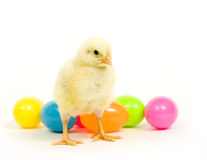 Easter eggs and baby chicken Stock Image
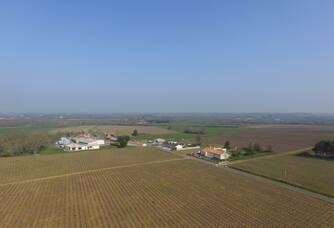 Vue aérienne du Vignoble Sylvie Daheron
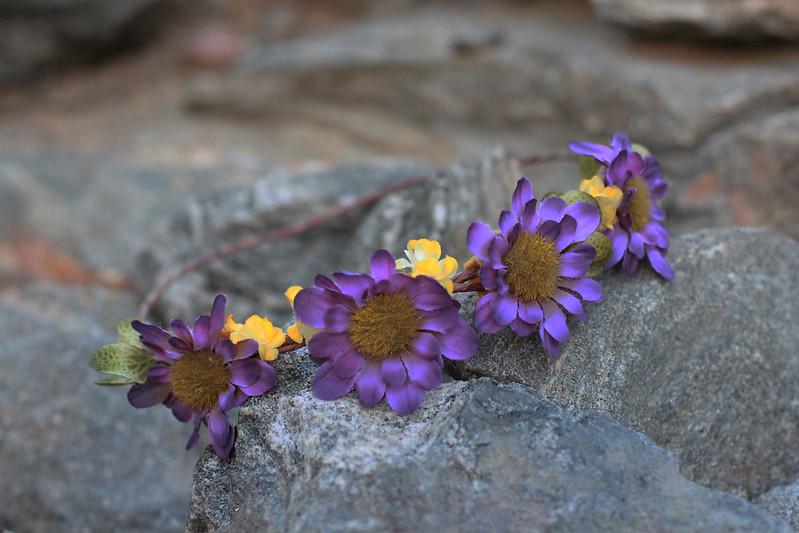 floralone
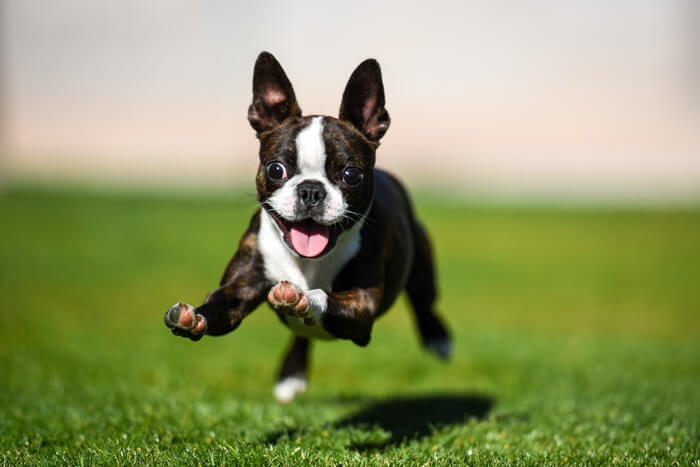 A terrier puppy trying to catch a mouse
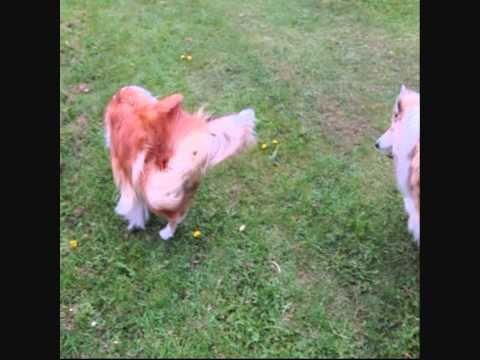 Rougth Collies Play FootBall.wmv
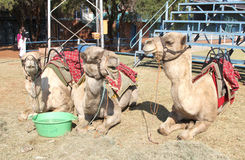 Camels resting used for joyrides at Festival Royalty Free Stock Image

····················

WHAT THIS TASK INVOLVES – Reproduce every record above exactly, omitting the pictures.

REPLY –
 Easter eggs and baby chicken Stock Image
 Vue aérienne du Vignoble Sylvie Daheron
 floralone
 A terrier puppy trying to catch a mouse
 Rougth Collies Play FootBall.wmv
 Camels resting used for joyrides at Festival Royalty Free Stock Image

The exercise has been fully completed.